(Spatial relation data)

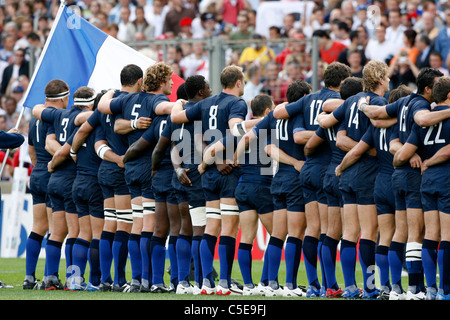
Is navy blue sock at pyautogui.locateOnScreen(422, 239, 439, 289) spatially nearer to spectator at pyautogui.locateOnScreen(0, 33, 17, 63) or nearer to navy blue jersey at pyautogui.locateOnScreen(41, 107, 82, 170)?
navy blue jersey at pyautogui.locateOnScreen(41, 107, 82, 170)

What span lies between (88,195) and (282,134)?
2571 millimetres

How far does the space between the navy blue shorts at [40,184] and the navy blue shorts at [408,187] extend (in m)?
4.71

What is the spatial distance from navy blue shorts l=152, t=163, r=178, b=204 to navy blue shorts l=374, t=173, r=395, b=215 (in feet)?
8.07

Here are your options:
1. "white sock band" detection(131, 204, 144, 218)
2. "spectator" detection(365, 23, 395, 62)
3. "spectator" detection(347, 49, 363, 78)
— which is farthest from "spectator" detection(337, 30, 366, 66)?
"white sock band" detection(131, 204, 144, 218)

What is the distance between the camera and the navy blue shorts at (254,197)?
9586 millimetres

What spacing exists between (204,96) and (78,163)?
74.4 inches

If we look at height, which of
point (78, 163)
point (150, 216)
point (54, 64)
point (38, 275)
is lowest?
point (38, 275)

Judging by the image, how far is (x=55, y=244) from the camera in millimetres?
10914

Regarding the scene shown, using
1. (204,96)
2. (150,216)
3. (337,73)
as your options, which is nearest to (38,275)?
(150,216)

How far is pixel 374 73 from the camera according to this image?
9062 millimetres

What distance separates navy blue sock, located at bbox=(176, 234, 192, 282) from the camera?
Result: 9.90 m

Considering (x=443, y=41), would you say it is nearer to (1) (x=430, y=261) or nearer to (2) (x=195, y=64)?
(2) (x=195, y=64)

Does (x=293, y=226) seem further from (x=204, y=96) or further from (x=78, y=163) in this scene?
(x=78, y=163)

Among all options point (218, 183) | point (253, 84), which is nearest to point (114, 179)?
point (218, 183)
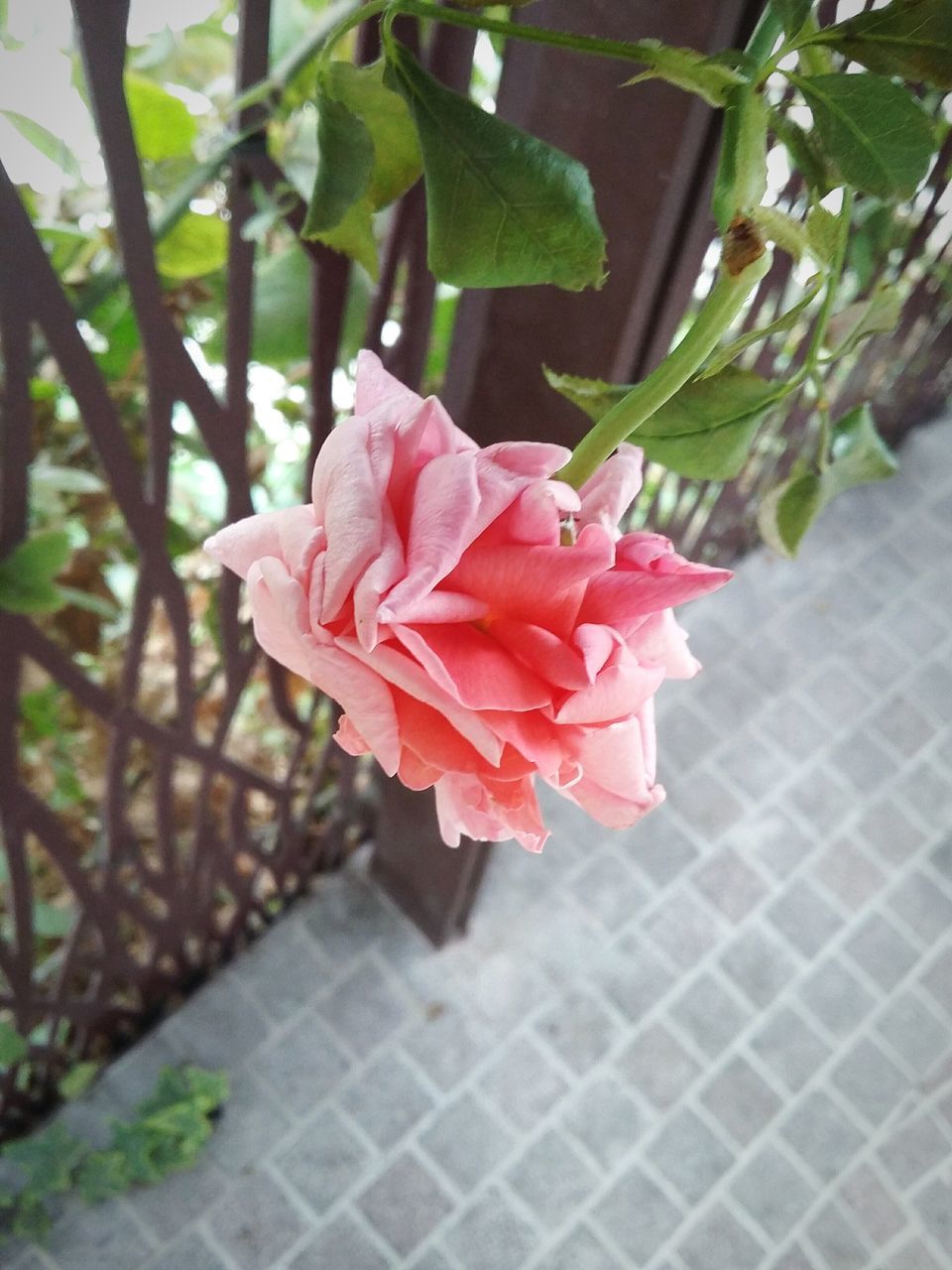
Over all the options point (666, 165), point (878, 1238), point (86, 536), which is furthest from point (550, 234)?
point (878, 1238)

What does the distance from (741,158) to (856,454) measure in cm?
23

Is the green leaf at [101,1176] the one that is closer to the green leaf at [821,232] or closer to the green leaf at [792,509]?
the green leaf at [792,509]

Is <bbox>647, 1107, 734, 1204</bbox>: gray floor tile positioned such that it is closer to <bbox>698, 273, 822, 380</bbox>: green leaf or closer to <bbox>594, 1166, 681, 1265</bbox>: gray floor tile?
<bbox>594, 1166, 681, 1265</bbox>: gray floor tile

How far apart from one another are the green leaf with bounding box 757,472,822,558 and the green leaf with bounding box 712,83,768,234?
0.20 metres

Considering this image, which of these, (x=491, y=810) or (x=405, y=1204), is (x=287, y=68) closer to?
(x=491, y=810)

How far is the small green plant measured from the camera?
3.42ft

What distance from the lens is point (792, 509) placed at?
0.44m

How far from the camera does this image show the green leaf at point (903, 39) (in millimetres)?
263

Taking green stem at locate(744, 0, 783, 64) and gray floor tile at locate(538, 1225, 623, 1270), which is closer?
green stem at locate(744, 0, 783, 64)

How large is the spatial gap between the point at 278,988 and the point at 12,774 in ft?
1.97

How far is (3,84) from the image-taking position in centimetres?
43

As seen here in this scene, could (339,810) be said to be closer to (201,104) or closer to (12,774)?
(12,774)

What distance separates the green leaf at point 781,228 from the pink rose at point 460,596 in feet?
0.22

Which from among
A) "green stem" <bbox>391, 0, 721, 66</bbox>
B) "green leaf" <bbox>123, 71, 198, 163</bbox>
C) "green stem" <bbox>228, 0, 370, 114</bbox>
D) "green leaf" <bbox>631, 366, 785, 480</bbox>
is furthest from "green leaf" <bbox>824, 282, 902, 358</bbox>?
"green leaf" <bbox>123, 71, 198, 163</bbox>
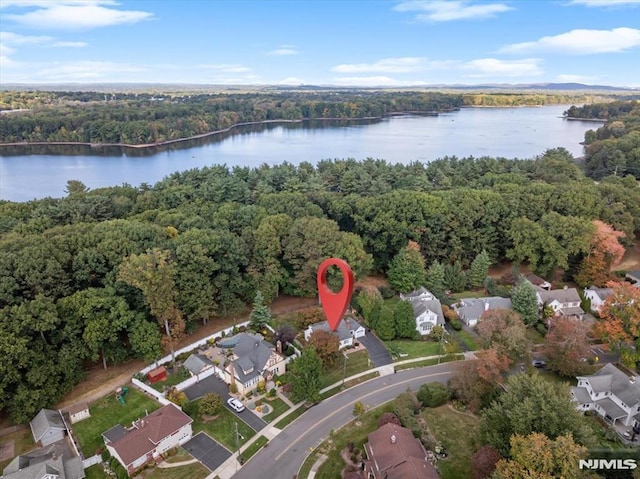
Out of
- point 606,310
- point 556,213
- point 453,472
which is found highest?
point 556,213

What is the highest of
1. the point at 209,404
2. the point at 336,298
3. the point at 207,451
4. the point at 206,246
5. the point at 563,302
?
the point at 336,298

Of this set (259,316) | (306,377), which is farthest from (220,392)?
(259,316)

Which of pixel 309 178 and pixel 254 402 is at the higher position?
pixel 309 178

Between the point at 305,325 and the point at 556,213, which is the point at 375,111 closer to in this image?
the point at 556,213

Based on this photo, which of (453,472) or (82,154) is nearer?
(453,472)

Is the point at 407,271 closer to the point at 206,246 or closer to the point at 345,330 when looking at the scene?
the point at 345,330

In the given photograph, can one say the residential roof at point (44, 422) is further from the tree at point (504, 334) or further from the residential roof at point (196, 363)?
the tree at point (504, 334)

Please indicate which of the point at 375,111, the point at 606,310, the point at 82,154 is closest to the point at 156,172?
the point at 82,154
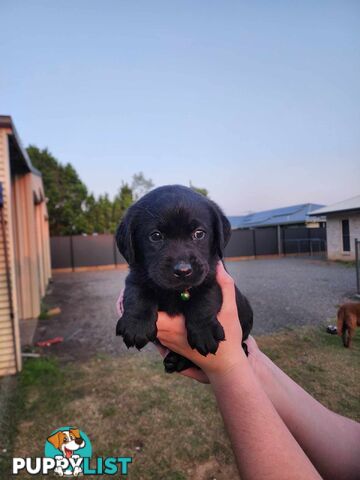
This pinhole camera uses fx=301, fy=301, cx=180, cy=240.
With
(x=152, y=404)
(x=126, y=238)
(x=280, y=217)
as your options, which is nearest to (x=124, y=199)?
(x=280, y=217)

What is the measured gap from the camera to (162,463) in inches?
76.0

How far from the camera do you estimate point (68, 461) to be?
1622 mm

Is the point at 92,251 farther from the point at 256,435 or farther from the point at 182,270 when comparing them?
the point at 256,435

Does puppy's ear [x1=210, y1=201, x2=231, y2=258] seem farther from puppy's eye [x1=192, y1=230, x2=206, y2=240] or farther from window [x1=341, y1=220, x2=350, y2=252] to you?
window [x1=341, y1=220, x2=350, y2=252]

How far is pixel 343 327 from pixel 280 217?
1427 millimetres

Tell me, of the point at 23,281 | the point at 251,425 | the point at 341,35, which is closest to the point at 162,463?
the point at 251,425

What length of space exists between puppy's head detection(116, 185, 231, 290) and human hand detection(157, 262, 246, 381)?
13cm

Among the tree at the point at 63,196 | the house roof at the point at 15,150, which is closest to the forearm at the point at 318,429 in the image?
the house roof at the point at 15,150

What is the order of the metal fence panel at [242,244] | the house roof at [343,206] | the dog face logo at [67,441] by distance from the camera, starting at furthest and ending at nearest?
the metal fence panel at [242,244]
the dog face logo at [67,441]
the house roof at [343,206]

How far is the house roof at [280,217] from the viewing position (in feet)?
6.06

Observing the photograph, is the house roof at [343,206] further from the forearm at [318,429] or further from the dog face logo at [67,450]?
the dog face logo at [67,450]

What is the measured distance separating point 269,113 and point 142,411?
7.99ft

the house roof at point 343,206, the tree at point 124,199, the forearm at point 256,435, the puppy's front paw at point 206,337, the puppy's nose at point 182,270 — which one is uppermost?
the tree at point 124,199

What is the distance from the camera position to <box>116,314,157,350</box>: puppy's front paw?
1103mm
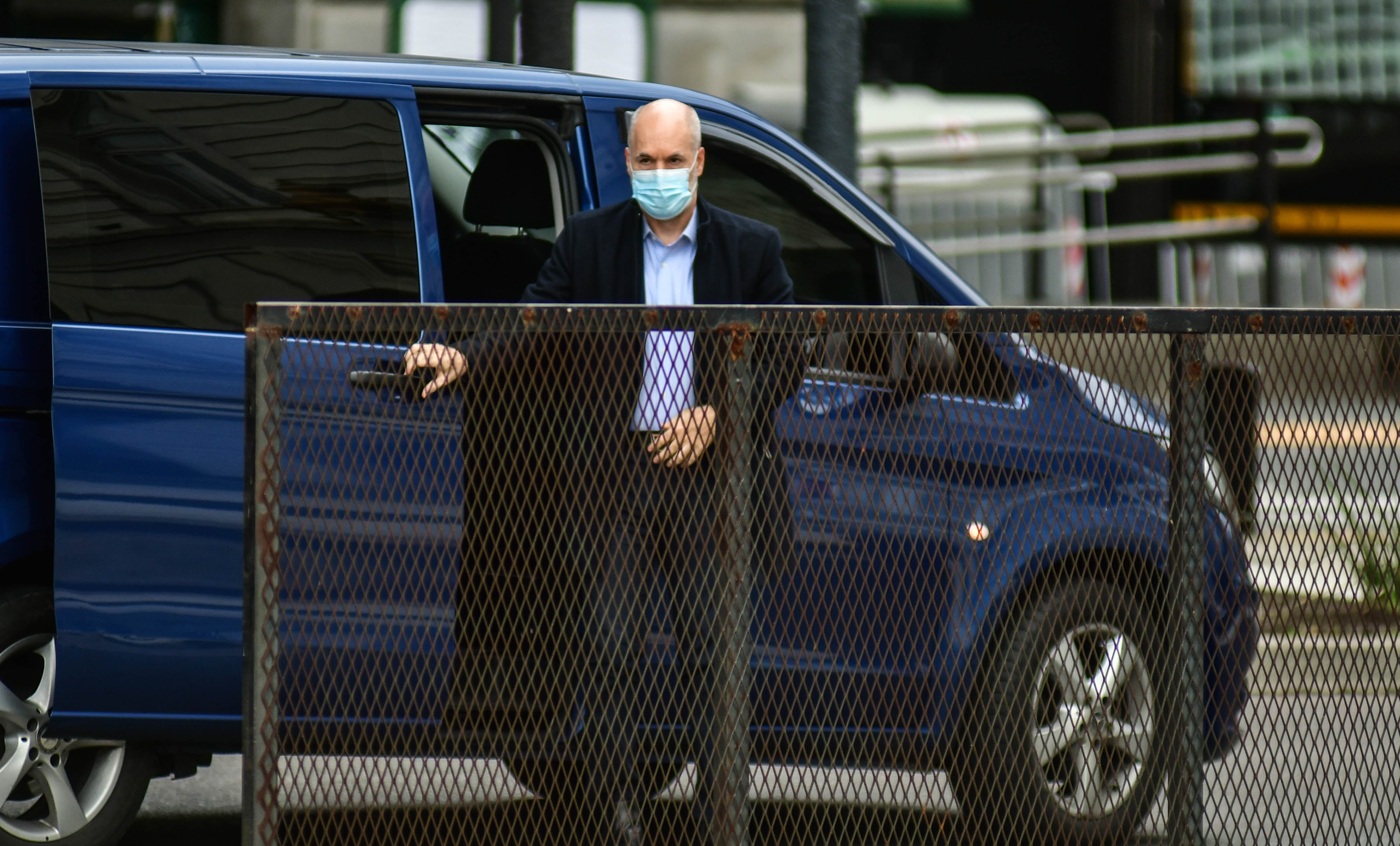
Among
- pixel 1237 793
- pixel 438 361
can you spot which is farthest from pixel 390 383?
pixel 1237 793

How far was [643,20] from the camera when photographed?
50.5 feet

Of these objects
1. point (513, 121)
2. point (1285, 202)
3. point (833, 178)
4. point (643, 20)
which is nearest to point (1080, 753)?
point (833, 178)

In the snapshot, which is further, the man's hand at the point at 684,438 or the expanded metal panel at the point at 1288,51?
the expanded metal panel at the point at 1288,51

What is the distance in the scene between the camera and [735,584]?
Answer: 13.4 feet

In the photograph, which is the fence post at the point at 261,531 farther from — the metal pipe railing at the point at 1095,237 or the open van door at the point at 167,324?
the metal pipe railing at the point at 1095,237

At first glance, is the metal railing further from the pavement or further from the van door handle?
the van door handle

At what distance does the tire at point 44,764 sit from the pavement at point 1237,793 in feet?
3.99

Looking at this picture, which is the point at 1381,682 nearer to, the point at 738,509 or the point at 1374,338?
the point at 1374,338

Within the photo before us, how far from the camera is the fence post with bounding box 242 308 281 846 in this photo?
395cm

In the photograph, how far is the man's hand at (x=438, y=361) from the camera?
4.01m

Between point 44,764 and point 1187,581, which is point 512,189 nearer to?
point 44,764

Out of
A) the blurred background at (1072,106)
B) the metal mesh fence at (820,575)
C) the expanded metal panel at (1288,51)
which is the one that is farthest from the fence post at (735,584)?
the expanded metal panel at (1288,51)

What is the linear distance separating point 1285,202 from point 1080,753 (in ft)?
49.1

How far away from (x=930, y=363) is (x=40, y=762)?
2.38m
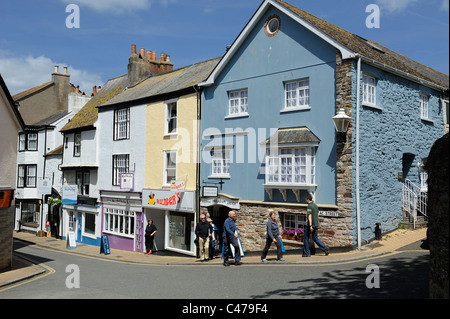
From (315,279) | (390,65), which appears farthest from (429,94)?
(315,279)

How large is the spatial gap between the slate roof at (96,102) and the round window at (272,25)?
1364cm

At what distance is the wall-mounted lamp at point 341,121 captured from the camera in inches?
583

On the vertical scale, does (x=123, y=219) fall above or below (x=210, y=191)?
below

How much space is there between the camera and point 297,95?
55.9 feet

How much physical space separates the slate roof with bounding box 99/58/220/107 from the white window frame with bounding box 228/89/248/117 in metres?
2.53

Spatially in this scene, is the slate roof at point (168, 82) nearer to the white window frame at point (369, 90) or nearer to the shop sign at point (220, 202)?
the shop sign at point (220, 202)

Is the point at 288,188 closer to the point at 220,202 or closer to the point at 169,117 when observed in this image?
the point at 220,202

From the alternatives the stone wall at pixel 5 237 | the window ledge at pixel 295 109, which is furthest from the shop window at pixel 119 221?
the window ledge at pixel 295 109

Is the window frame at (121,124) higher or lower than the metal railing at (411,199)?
higher

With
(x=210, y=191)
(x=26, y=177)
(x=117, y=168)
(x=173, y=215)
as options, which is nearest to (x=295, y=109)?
(x=210, y=191)

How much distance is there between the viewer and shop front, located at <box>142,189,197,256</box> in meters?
21.1

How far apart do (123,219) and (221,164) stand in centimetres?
909

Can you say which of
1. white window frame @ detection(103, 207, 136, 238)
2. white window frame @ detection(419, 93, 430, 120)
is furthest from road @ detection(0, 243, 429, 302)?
white window frame @ detection(103, 207, 136, 238)

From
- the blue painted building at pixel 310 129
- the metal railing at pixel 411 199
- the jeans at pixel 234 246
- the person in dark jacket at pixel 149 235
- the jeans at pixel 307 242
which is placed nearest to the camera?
the jeans at pixel 234 246
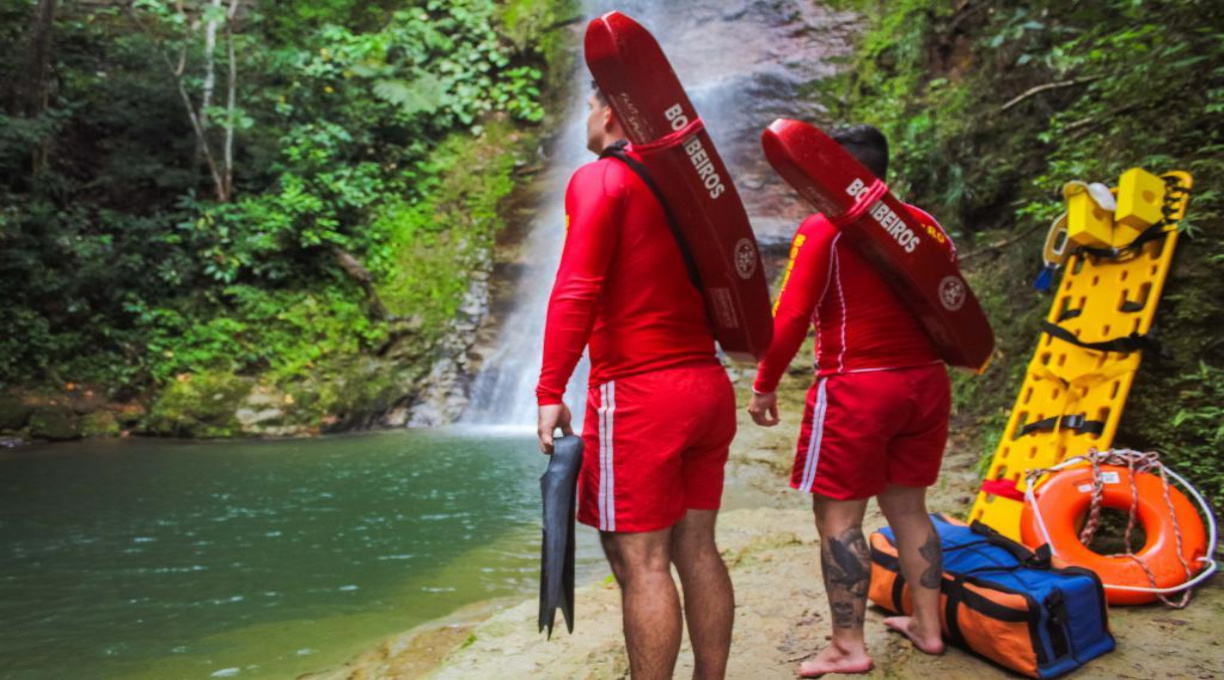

- Task to carry out:
Work out how many lines above contain the string "inches" with its case matching, and give only that number.

- Response to this exercise:
3